Given task:
Starting at the line that has "Is (x=269, y=152)" and going through the end of the listing, write those lines again with "camera" changed to "lens" and nothing else altered. Leave the pictures out.

>> start Records for the exercise

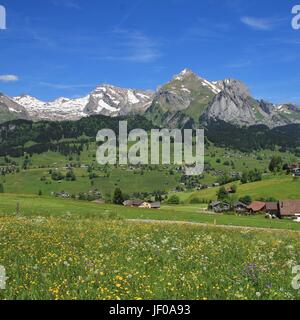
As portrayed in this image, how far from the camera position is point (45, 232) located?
2192 cm

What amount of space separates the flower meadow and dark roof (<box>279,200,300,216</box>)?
423 ft

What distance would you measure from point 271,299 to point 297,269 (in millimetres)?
4088

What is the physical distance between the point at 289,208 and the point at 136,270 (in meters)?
140

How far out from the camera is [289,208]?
145375 millimetres

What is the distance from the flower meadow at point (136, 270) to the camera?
1111 centimetres

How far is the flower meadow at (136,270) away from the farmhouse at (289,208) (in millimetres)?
128037

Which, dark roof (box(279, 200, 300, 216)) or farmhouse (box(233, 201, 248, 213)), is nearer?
dark roof (box(279, 200, 300, 216))

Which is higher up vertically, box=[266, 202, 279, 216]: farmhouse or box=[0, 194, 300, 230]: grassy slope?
box=[0, 194, 300, 230]: grassy slope

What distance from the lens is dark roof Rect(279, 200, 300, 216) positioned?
5627 inches

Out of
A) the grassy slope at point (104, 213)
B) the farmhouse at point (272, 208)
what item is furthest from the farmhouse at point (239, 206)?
the grassy slope at point (104, 213)

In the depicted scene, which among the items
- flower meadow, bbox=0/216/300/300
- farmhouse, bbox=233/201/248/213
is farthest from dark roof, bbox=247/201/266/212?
flower meadow, bbox=0/216/300/300

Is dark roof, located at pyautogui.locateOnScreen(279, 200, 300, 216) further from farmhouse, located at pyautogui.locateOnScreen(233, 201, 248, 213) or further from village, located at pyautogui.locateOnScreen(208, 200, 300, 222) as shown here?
farmhouse, located at pyautogui.locateOnScreen(233, 201, 248, 213)

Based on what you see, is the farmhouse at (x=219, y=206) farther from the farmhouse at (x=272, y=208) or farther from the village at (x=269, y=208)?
the farmhouse at (x=272, y=208)
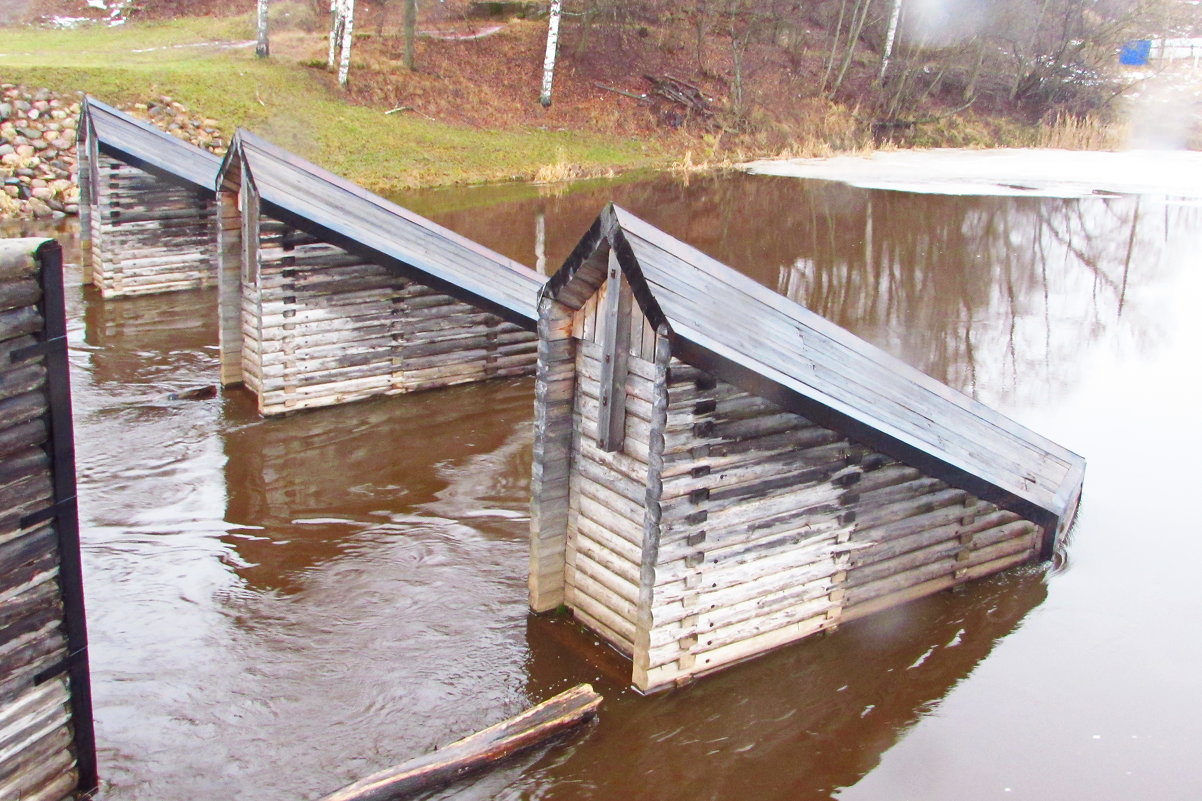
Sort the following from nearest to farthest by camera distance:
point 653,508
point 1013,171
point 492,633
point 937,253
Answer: point 653,508 < point 492,633 < point 937,253 < point 1013,171

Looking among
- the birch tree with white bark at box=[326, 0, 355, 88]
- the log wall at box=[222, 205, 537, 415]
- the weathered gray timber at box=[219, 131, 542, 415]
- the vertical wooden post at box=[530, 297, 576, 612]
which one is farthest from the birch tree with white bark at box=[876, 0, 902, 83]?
the vertical wooden post at box=[530, 297, 576, 612]

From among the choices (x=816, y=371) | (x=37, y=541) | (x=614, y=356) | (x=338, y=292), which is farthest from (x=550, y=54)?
(x=37, y=541)

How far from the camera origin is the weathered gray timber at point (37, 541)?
212 inches

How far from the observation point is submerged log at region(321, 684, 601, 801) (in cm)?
637

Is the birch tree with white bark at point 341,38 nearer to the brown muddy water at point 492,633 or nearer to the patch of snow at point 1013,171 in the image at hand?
the patch of snow at point 1013,171

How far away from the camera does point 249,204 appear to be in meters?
12.3

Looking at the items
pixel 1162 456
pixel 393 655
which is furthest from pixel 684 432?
pixel 1162 456

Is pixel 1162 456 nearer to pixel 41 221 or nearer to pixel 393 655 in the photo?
pixel 393 655

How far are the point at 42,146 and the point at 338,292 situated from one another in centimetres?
1761

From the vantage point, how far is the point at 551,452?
8156 mm

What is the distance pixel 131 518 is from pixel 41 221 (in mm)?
17031

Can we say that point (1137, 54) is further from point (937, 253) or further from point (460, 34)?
point (937, 253)

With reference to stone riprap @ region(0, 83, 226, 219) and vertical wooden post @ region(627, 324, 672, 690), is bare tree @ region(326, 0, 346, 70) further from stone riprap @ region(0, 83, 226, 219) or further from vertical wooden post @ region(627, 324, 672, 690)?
vertical wooden post @ region(627, 324, 672, 690)

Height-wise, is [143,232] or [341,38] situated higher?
[341,38]
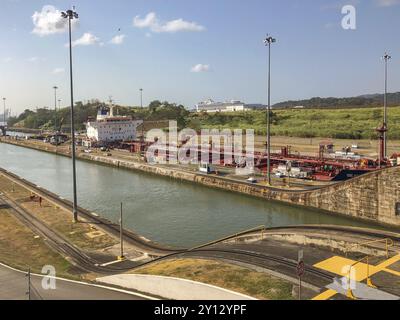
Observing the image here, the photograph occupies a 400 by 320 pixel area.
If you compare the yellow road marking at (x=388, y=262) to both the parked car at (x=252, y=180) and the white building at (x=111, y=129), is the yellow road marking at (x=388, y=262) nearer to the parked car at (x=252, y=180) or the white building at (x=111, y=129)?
the parked car at (x=252, y=180)

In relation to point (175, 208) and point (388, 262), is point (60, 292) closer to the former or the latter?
point (388, 262)

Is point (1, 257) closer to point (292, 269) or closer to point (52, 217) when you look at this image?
point (52, 217)

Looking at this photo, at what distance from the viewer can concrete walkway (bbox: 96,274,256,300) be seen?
11.8 m

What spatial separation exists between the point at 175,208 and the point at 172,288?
19.0 meters

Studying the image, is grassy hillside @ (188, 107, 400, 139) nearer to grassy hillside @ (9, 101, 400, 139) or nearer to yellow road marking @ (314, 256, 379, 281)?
grassy hillside @ (9, 101, 400, 139)

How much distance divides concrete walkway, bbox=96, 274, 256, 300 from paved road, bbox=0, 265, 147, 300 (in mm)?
468

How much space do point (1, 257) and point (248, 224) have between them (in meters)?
14.7

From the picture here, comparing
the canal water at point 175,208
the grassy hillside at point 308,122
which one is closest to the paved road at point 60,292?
the canal water at point 175,208

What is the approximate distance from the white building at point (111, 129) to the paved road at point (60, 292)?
61074 mm

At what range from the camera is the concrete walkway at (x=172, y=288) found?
464 inches

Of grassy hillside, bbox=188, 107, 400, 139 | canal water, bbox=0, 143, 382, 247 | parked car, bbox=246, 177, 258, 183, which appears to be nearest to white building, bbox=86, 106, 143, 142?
canal water, bbox=0, 143, 382, 247

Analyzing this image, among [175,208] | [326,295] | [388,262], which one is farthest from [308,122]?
[326,295]

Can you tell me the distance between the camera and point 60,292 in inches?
554
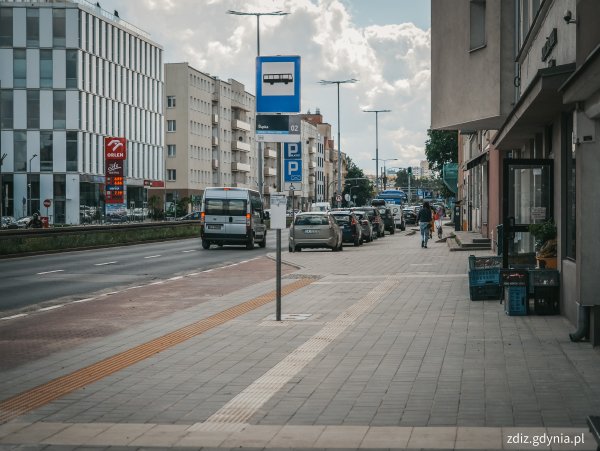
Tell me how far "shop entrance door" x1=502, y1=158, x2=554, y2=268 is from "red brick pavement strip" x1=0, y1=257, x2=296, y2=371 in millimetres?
5221

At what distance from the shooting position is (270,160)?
159250 mm

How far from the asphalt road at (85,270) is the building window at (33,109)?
55.2 meters

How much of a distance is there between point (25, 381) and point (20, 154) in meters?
86.6

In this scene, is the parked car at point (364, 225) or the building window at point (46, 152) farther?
the building window at point (46, 152)

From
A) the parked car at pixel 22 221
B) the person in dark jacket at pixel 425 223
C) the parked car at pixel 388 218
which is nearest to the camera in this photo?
the person in dark jacket at pixel 425 223

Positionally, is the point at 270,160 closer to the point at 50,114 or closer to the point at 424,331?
the point at 50,114

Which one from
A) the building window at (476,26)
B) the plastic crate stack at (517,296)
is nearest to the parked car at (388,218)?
the building window at (476,26)

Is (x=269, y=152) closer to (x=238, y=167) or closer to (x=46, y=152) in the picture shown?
(x=238, y=167)

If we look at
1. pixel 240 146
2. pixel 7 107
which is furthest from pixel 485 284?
pixel 240 146

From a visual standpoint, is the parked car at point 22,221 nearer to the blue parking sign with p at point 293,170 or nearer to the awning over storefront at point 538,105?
the awning over storefront at point 538,105

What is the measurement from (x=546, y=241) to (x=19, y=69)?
84386 mm

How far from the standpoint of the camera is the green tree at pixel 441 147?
97562 mm

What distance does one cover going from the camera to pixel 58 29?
306 feet

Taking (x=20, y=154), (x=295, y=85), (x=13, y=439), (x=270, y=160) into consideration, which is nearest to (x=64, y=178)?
(x=20, y=154)
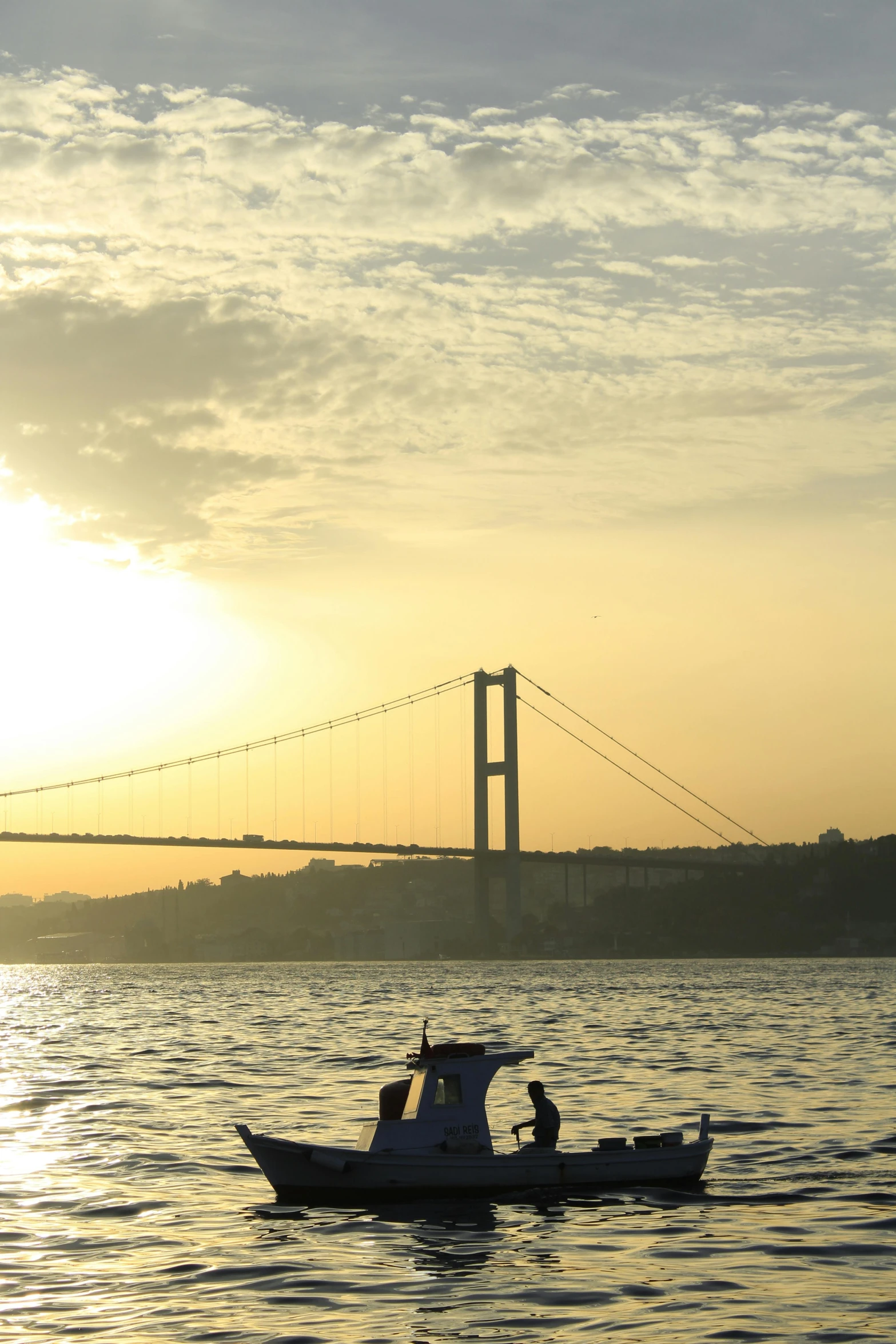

>> end Records for the exercise

Task output:
Is (x=269, y=152) closer to (x=238, y=167) or closer to (x=46, y=152) in the picture shown?
(x=238, y=167)

If we look at
1. pixel 240 146
2. pixel 7 107
which is furthest from pixel 485 284?
pixel 240 146

From a visual standpoint, is the parked car at point 22,221 nearer to the blue parking sign with p at point 293,170 or nearer to the awning over storefront at point 538,105?
the awning over storefront at point 538,105

What is the measurement from (x=546, y=241) to (x=19, y=69)?
84386 mm

How far from the standpoint of the lens is the green tree at pixel 441 147?
97562 mm

What distance does one cover going from the lens to pixel 58 29?
306 feet

Taking (x=20, y=154), (x=295, y=85), (x=13, y=439), (x=270, y=160) into consideration, which is nearest to (x=64, y=178)?
(x=20, y=154)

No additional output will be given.